We once again make a new Linear Regression model with just Number of Bathrooms and average rating.
features = jersey.loc[:, ['bathrooms','avg_rating']]
target = jersey['price']
X = features
y = target
lm = LinearRegression()
model = lm.fit(X,y)
lm.score(X,y)
Since, we get an extremely similar score, we can safely conclude that the 2 factors influencing the price of Airbnb, outside of it's location are the number of bathrooms and the average rating of the Airbnb. One of which is defiently a suprise
Since booking a lodging is a very big hassle we give an overview of some factors that one might consider while booking an Airbnb in the place they want to travel. Airbnb has over the recent years become a popular alternative to hotels or motels for tourists. We focused on features such as prices, super hosts, reviews and the area in which Airbnb is located. From the following developments, we concluded that a lot goes into thinking where to live but if we focus on these main criteria finding a good lodging won't be a hassle. For example, avoiding areas with not a very good review/count ratio and also try to find a super host. Prices can vary according to one's choice of location but if you want a cheap, cozy place avoid the downtown and rather choose a semi-suburban area like New Brunswick in New Jersey.
However, there are some limitations to our analysis of Airbnb data.
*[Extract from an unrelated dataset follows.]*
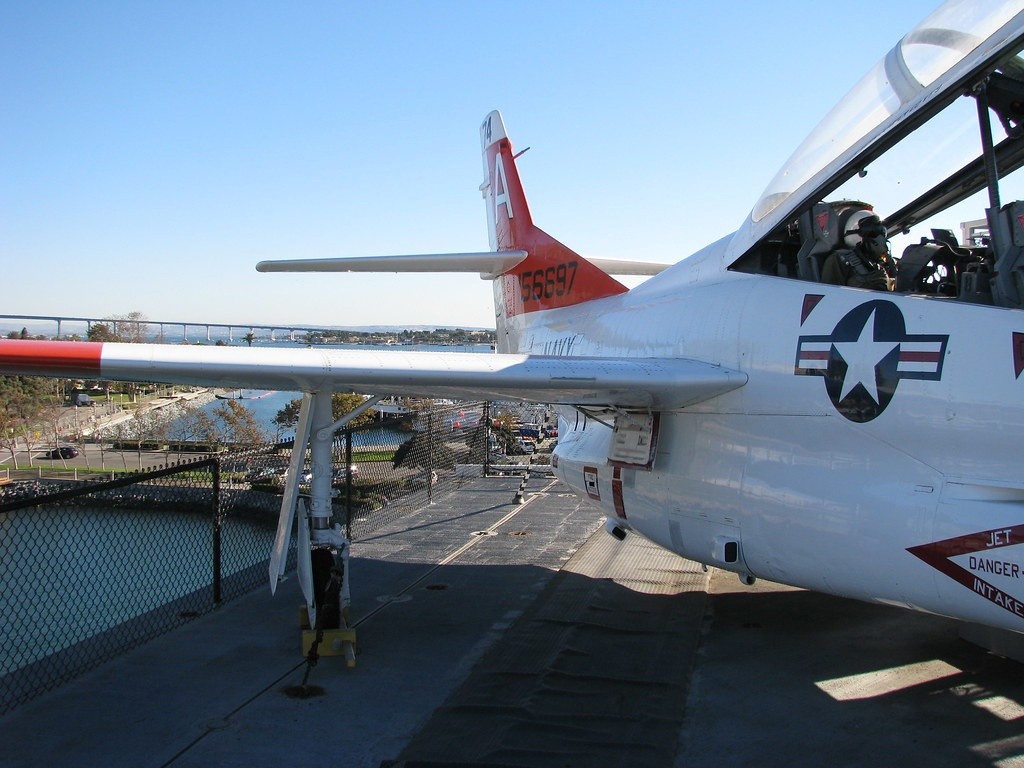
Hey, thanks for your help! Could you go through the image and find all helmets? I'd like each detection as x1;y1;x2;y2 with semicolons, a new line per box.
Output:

Mainly, that we were only able to analyze it for the current time and the price might vary from season to season as it is a common occurrence in the hotel industry. Additionally, we only use Numerical data for our machine learning analysis and using String data like City area would have improved our results
Nonetheless, be referencing this analysis traveler and consumers might be better able to make use of Airbnb and make their stay more enjoyable and pocket-friendly.